WHAT IS BEING ASKED >>
Count the lines in the records below that contain the string "point", treating uppercase and lowercase as different, and reply with the number alone.
--- START RECORD EXCERPTS ---
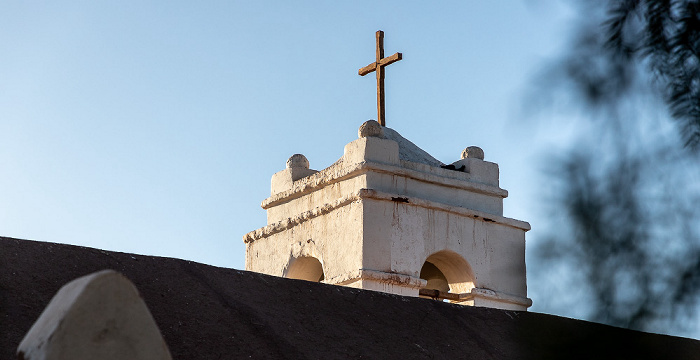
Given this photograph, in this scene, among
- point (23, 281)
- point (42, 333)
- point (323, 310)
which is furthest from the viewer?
--- END RECORD EXCERPTS ---
--- START RECORD EXCERPTS ---
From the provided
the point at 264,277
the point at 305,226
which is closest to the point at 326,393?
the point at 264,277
--- END RECORD EXCERPTS ---
SOLUTION BELOW >>
7